Iran is widely seen to have prevailed over mainly Sunni rebels in Syria, and with the wars in Yemen and the crisis in Qatar at an impasse, the Saudi crown prince may have decided to try to curb Iran's influence in Lebanon.
It is unclear what Saudi Arabia's long-term calculation is with Hariri. So far, it appears to have united the Lebanese against the kingdom, with most people seeing the incident as an affront and a humiliation for him.
Any Saudi military moves in Lebanon would likely be opposed by the international community, which wants to see Lebanon remain calm. Many fear an escalation will pave the way for Israel to strike Hezbollah. The two have fought a number of wars, but there appears to be no immediate indication of an attack.
There is concern that Saudi Arabia could impose punitive measures that would hurt Lebanon's fragile economy.
Lebanese officials are acting with caution, insisting on Hariri's return before starting the complicated task of forming a new government.
In his speech, Nasrallah said Saudi Arabia is punishing Lebanon's people instead of his group. He said the kingdom has shifted its attention to Lebanon after a failed 30-month war in Yemen and with Saudi-backed rebels in Syria suffering setbacks.
"If you think that you can defeat Lebanon, the resistance (Hezbollah) ... then you are wrong, mistaken and will fail, the way you did in all arenas," Nasrallah said.
Without providing any proof, Nasrallah said that Saudi Arabia had asked Israel to attack Hezbollah in return for billions of dollars.

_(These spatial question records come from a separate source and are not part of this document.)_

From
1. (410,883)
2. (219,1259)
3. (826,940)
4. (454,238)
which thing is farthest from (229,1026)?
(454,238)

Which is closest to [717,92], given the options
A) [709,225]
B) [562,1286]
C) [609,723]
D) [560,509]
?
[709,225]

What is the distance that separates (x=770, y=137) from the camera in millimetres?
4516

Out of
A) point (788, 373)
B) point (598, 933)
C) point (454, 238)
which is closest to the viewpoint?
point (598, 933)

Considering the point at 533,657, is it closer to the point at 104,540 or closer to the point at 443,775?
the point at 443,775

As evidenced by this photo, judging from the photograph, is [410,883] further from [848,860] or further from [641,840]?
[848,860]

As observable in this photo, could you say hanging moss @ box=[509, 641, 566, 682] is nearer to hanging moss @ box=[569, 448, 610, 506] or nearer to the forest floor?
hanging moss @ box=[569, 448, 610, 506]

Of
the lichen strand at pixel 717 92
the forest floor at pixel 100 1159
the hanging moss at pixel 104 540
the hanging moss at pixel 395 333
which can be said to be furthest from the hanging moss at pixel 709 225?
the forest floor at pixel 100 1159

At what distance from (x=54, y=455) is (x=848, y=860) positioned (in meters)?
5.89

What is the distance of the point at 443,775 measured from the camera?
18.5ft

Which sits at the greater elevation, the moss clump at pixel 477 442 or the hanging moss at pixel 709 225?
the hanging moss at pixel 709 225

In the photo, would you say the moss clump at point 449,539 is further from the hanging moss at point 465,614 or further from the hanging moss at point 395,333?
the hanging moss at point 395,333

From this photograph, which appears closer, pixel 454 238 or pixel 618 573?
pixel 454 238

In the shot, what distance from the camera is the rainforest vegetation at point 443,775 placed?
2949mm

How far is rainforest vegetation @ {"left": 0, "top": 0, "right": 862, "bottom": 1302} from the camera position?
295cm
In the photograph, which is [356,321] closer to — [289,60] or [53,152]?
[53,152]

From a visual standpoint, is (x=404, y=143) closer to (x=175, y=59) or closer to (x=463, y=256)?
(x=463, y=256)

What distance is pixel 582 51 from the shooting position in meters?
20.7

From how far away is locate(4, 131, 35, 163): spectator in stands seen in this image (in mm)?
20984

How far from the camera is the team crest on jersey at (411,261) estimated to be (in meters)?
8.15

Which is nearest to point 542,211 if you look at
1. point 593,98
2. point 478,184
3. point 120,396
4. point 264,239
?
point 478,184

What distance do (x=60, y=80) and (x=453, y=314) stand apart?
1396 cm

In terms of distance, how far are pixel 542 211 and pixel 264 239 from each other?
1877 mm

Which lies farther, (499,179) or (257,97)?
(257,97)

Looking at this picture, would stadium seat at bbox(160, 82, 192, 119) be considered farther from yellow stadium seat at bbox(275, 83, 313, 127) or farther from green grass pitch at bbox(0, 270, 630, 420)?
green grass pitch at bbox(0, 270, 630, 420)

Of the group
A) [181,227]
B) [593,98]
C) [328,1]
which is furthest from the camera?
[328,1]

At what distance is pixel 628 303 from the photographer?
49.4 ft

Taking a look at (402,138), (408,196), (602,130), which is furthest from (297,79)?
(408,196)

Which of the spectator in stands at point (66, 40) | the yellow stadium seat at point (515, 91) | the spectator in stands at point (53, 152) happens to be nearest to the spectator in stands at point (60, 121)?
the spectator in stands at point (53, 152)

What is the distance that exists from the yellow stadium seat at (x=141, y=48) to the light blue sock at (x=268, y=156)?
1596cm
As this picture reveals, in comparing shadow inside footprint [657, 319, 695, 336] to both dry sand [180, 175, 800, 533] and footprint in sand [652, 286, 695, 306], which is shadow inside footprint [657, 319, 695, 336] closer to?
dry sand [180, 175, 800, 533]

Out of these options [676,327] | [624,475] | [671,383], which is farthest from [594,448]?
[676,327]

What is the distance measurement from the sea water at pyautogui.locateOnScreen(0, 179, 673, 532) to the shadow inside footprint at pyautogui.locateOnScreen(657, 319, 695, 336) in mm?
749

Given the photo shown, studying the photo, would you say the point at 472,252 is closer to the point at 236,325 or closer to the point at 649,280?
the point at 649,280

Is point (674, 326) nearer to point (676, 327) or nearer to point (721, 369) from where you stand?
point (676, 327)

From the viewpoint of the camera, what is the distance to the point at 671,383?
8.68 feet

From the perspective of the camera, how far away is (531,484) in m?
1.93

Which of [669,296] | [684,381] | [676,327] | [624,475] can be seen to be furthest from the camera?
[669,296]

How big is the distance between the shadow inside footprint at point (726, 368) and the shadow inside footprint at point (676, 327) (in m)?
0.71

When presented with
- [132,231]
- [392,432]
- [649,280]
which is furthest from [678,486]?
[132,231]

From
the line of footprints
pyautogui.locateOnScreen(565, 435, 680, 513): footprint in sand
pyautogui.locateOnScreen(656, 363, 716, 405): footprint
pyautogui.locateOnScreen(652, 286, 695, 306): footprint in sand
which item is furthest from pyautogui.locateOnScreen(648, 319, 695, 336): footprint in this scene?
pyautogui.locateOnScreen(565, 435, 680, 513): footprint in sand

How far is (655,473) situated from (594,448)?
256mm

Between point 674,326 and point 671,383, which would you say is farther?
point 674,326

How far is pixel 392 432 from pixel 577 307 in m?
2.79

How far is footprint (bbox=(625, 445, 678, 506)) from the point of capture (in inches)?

Nasrallah said war with Israel is unlikely amid the Hariri crisis, adding that the group is watching carefully for any Israeli attempts to use it to begin hostilities against Lebanon. He said Israel is cautious and unlikely to make such a move.
Still, he warned Israel against "miscalculation" or "taking advantage of the situation."
Associated Press writers Sylvie Corbet and Angela Charlton in Paris, Josh Lederman in Washington and Sarah El Deeb in Beirut contributed.